Rewrite the listing below as a JSON list of strings, with one string for each caption line. Leave out the pictures and any blank lines.

PROVIDED DATA:

------------------------------

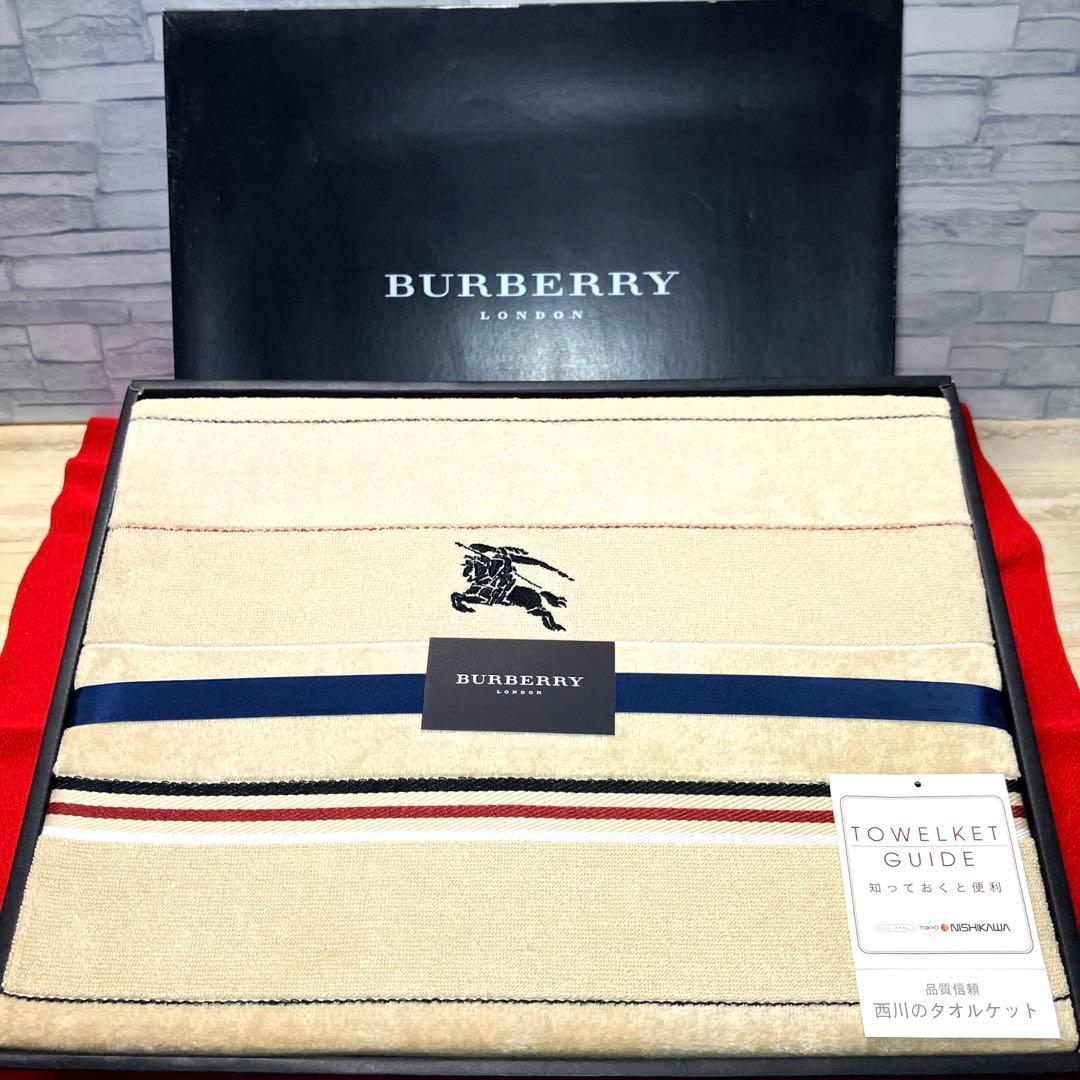 BURBERRY オールシーズン使えるタオルケット　新品未使用保管品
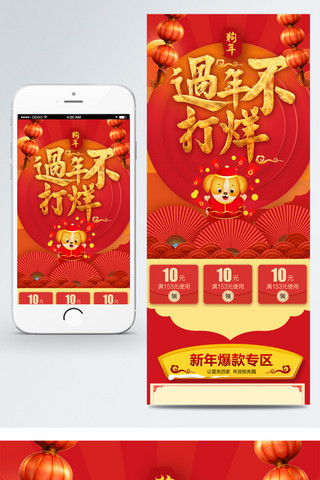 手机端喜庆海报模板_天猫淘宝春节不打烊通用手机端模板
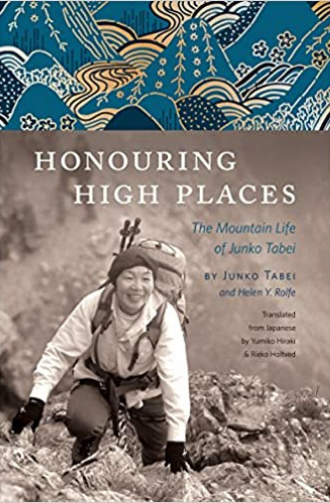 10 Awesome Books to Inspire Your Next Travel Destinations 10 Black and white book cover with a mountaineer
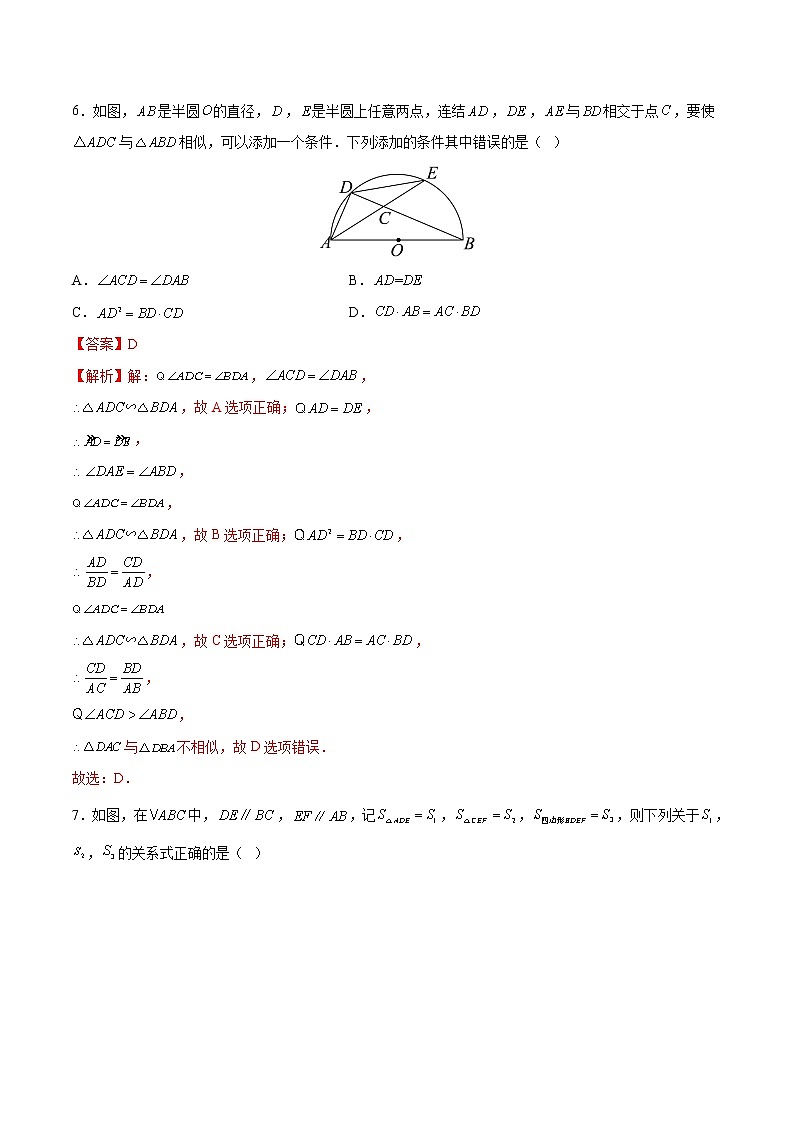第6章 图形的相似（培优卷）（解析版）第3页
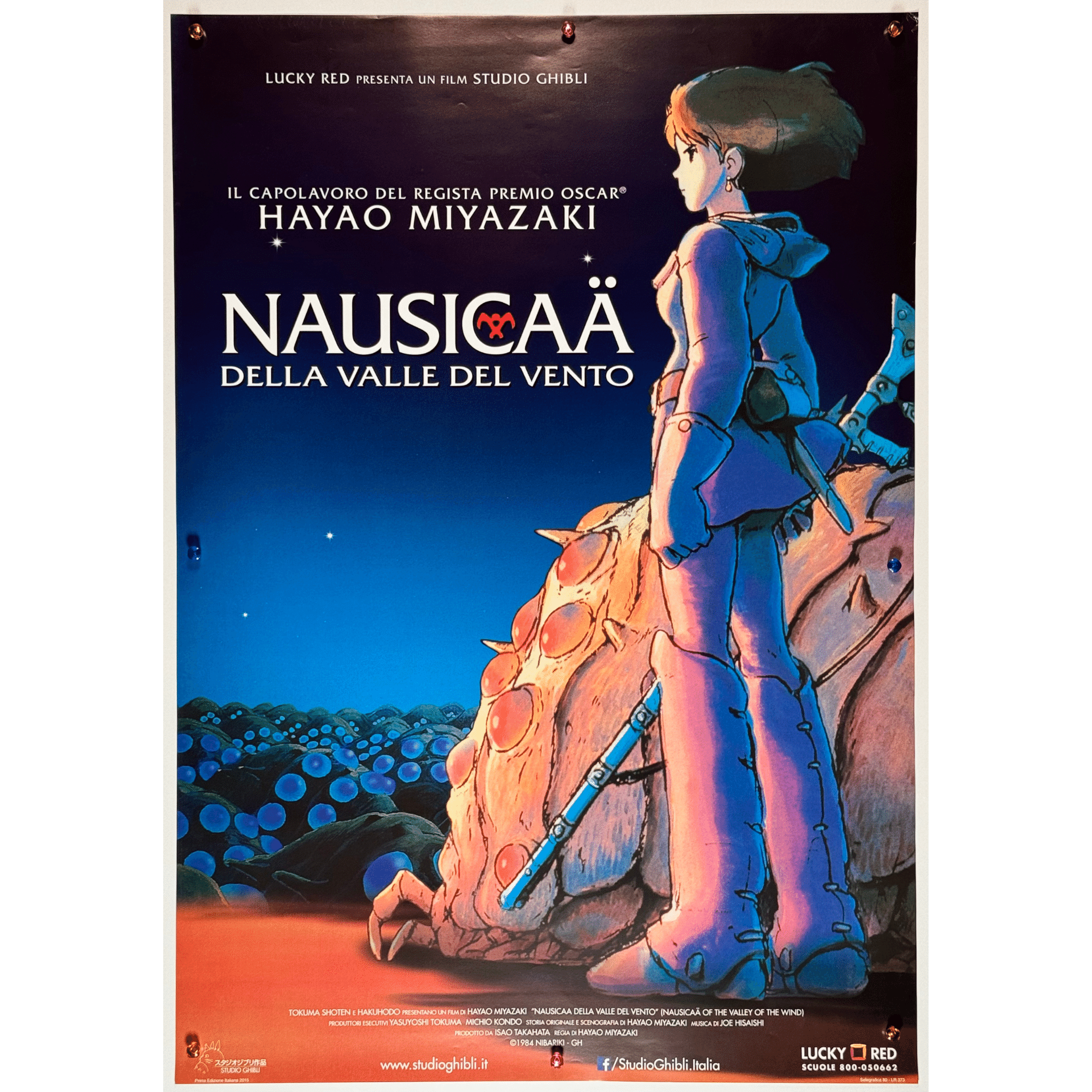 [当時物] 風の谷のナウシカ フランス版 ポスター / スタジオジブリ 宮崎駿 当時物] 風の谷のナウシカ フランス版 ポスター / スタジオジブリ 宮崎駿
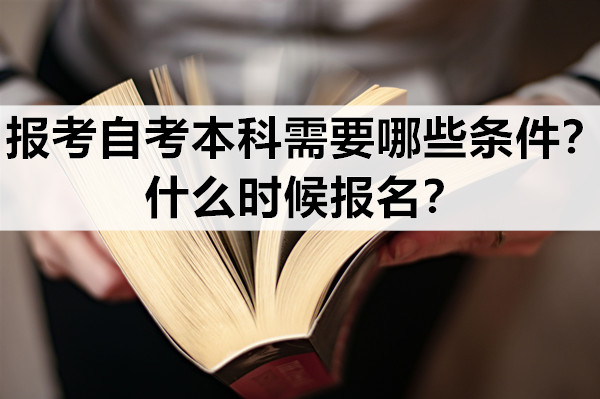 报考自考本科需要哪些条件？什么时候报名？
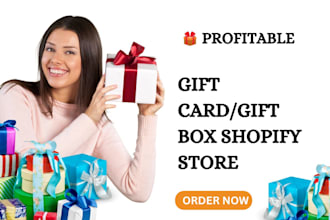gift card shopify store gift boxes gift wrapping website package gift card store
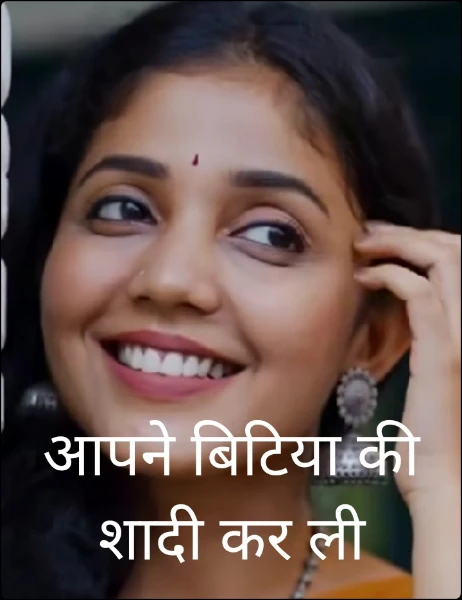 आपने बिटिया की शादी कर ली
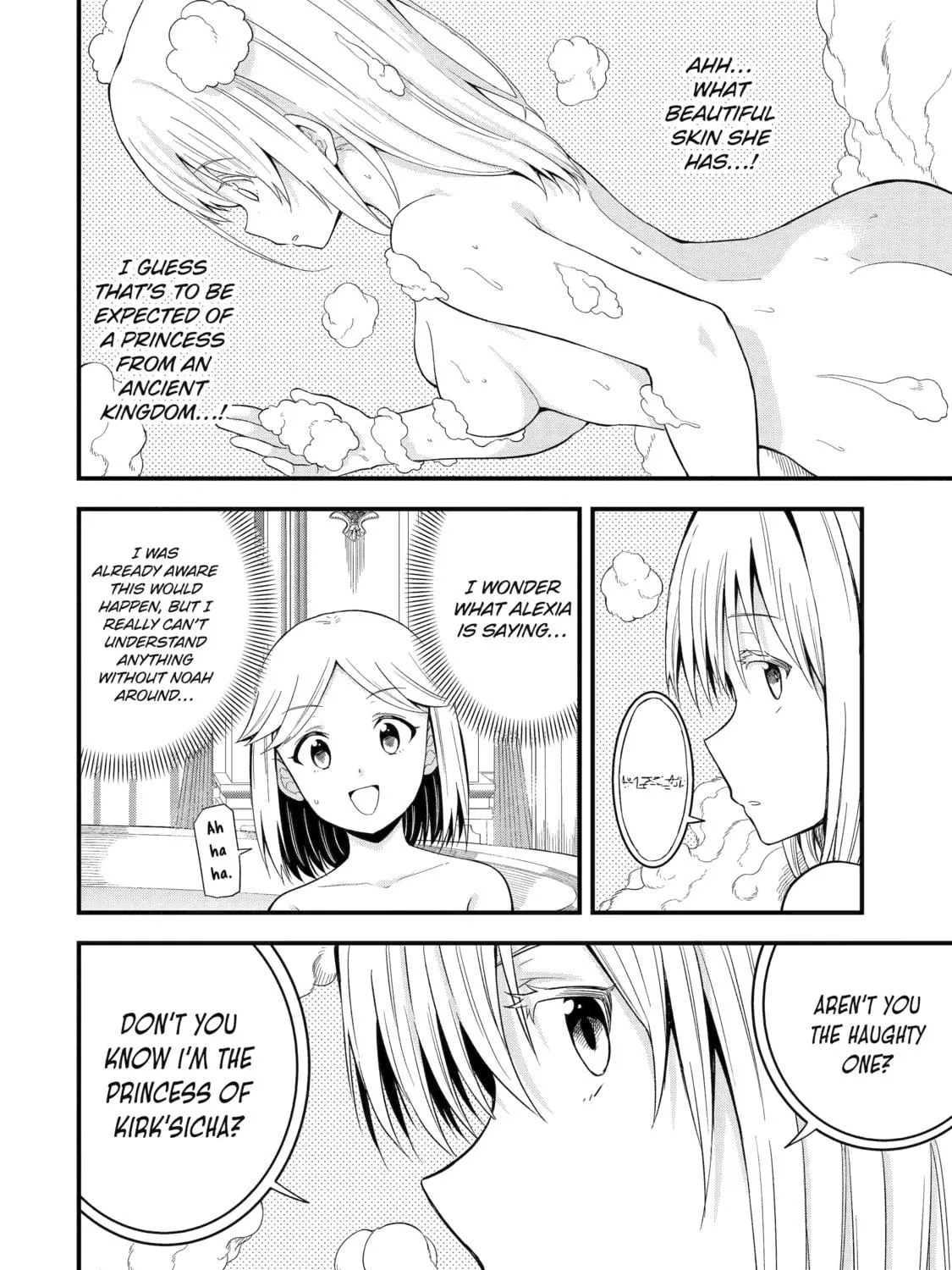 Only My Undesirable Translation Talent Can Change the World Chapter 12 page 47 -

------------------------------

SOLUTION TO THIS PROBLEM:
[
  " BURBERRY オールシーズン使えるタオルケット　新品未使用保管品",
  " 手机端喜庆海报模板_天猫淘宝春节不打烊通用手机端模板",
  " 10 Awesome Books to Inspire Your Next Travel Destinations 10 Black and white book cover with a mountaineer",
  "第6章 图形的相似（培优卷）（解析版）第3页",
  " [当時物] 風の谷のナウシカ フランス版 ポスター / スタジオジブリ 宮崎駿 当時物] 風の谷のナウシカ フランス版 ポスター / スタジオジブリ 宮崎駿",
  " 报考自考本科需要哪些条件？什么时候报名？",
  "gift card shopify store gift boxes gift wrapping website package gift card store",
  " आपने बिटिया की शादी कर ली",
  " Only My Undesirable Translation Talent Can Change the World Chapter 12 page 47 -"
]